Bloc-notes culturel du 7 septembre 2026

La rentrée est partout et les vacances ont subitement pris un bon coup de vieux. Rentrée littéraire avec ses près de 500 sorties, rentrée théâtrale avec ses nouvelles créations … Chouette !

📕 Lu « Les routes oubliées » de S.A. Cosby, chez Pocket. Entre Chester Himes et R.J. Ellory, ce roman racé et nerveux sur la tentative de rédemption d’un ancien gangster accablé par le mauvais sort, ses penchants destructeurs et des acolytes peu scrupuleux frappe juste et fort.
Le polar nous entraîne dans ces contrées inhospitalières où les afro-américains subissent de plein fouet le racisme et la pauvreté avec la délinquance comme principale porte de sortie.

🎭 Vu « Les filles aux mains jaunes », de la Michel Bellier, par la compagnie Suspens au théâtre de la Scène Libre. Un épisode mal connu de la première guerre mondiale qui a vu les femmes être embauchées dans les usines d’armement pour pallier l’absence des hommes partis au front.
Un combat pour l’égalité et la justice. Superbe interprétation, mise en scène sobre et inventive pour un spectacle qui mêle avec réussite histoire, réalisme et émotion …

⚫ Ré-écouté « Blues Moves », 50 ans cette année … Entre 1970 et 1976, Elton John sort 13 disques (9 albums studio, 2 live 1 B.O. de fil et 4 compilations), dont la moitié seront numéros 1 au billboard.
Depuis « Your song », son premier succès en 1970, il est carrément hyperactif comme s’il savait que les bonnes années sont courtes et ne reviennent pas. Car après ce qui est déjà son apogée, Elton quitte l’exceptionnel pour le très bon, le bon et même parfois le quelconque. C’est pourquoi je ne me lasse pas d’écouter les premiers !

📽️ Vu « Trois adieux », d’Isabel Coixet. Comment se reconstruire après une rupture, comment affronter la maladie, comment retrouver le goût de vivre ?
Oui tout cela pour la même personne (magnifique Alba Rohrwacher) en même temps.
Le propos est délicat, le résultat poignant et livre une méditation sur l’existence, le couple et l’envie de vivre, en équilibre entre charme et mélancolie, beauté et douleur.
Les personnages avancent dans leur vie en quête d’une réponse, qui vient ou pas, mais de toutes façons trop tard.

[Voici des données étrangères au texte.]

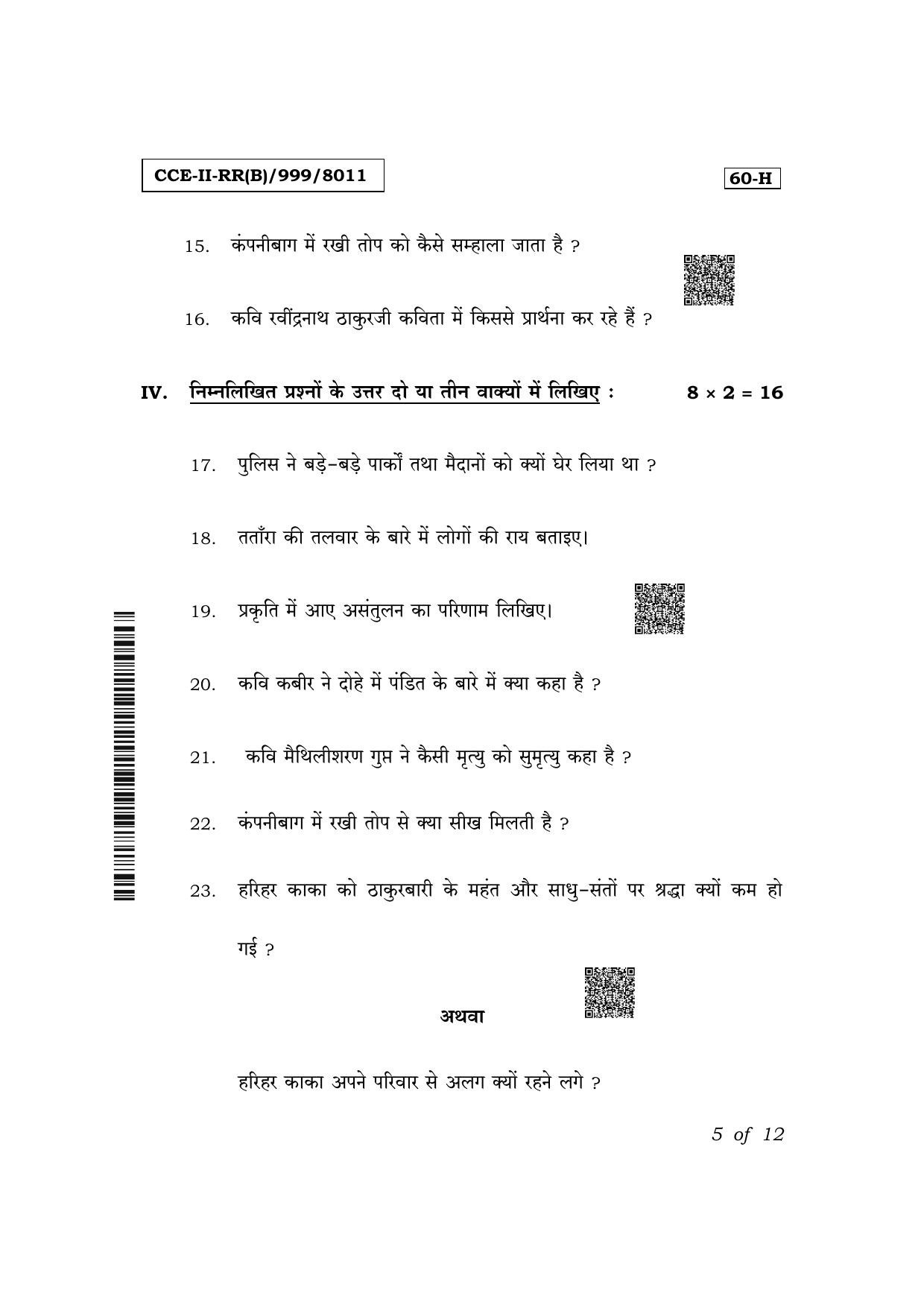 CCE-II-RR(B)/999/8011

60-H

15. कंपनीबाग में रखी तोप को कैसे सम्हाला जाता है ?

16. कवि रवींद्रनाथ ठाकुरजी कविता में किससे प्रार्थना कर रहे हैं ?

IV. निम्नलिखित प्रश्नों के उत्तर दो या तीन वाक्यों में लिखिए : $8 \times 2 = 16$

17. पुलिस ने बड़े-बड़े पार्कों तथा मैदानों को क्यों घेर लिया था ?

18. तताँरा की तलवार के बारे में लोगों की राय बताइए।

19. प्रकृति में आए असंतुलन का परिणाम लिखिए।

20. कवि कबीर ने दोहे में पंडित के बारे में क्या कहा है ?

21. कवि मैथिलीशरण गुप्त ने कैसी मृत्यु को सुमृत्यु कहा है ?

22. कंपनीबाग में रखी तोप से क्या सीख मिलती है ?

23. हरिहर काका को ठाकुरबारी के महंत और साधु-संतों पर श्रद्धा क्यों कम हो गई ?

अथवा

हरिहर काका अपने परिवार से अलग क्यों रहने लगे ?

5 of 12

🖼️ Visité le  « Château de Lavardens », en plein pays gascon, avec jusqu’au 4 janvier une splendide exposition sur D’artagnan. Des origines réelles (puisqu’il a bien existé, sous le nom de Charles Batz de Castelmore) au premier livre qui lui a été consacré par Gatien de Courtilz de Sandras en 1700 sous la forme de fausses mémoires d’après des confidence recueillies auprès de compagnons d’armes du célèbre mousquetaire.
Jusqu’au livre d’Alexandre Dumas en 1844 et de multiples adaptations dont une avec … Jean-Paul Belmondo en 1959 pour son premier grand rôle à l’écran.